A Receita Federal esclareceu como deve ser definido o grau de risco de acidentes do trabalho utilizado no cálculo da contribuição ao Grau de Incidência de Incapacidade Laborativa Decorrente dos Riscos Ambientais do Trabalho (GILRAT). Conforme a Solução de Consulta nº 124, publicada nesta segunda-feira (3) no Diário Oficial da União (DOU), cada estabelecimento da empresa deve ser enquadrado conforme sua atividade econômica preponderante.

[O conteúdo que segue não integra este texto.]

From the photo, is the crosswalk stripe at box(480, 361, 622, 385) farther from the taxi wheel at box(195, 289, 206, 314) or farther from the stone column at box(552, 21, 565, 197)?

A orientação estabelece que o cálculo não deve considerar a atividade econômica principal da empresa como um todo, mas sim a atividade que concentra o maior número de segurados empregados e trabalhadores avulsos em cada unidade.

A regra vale para estabelecimentos como matriz, filiais e também obras de construção civil.

Atividade preponderante deve ser analisada em cada estabelecimento
Segundo a Receita Federal, cabe à própria empresa identificar a atividade econômica preponderante desenvolvida em cada estabelecimento para definir o respectivo grau de risco de acidentes do trabalho.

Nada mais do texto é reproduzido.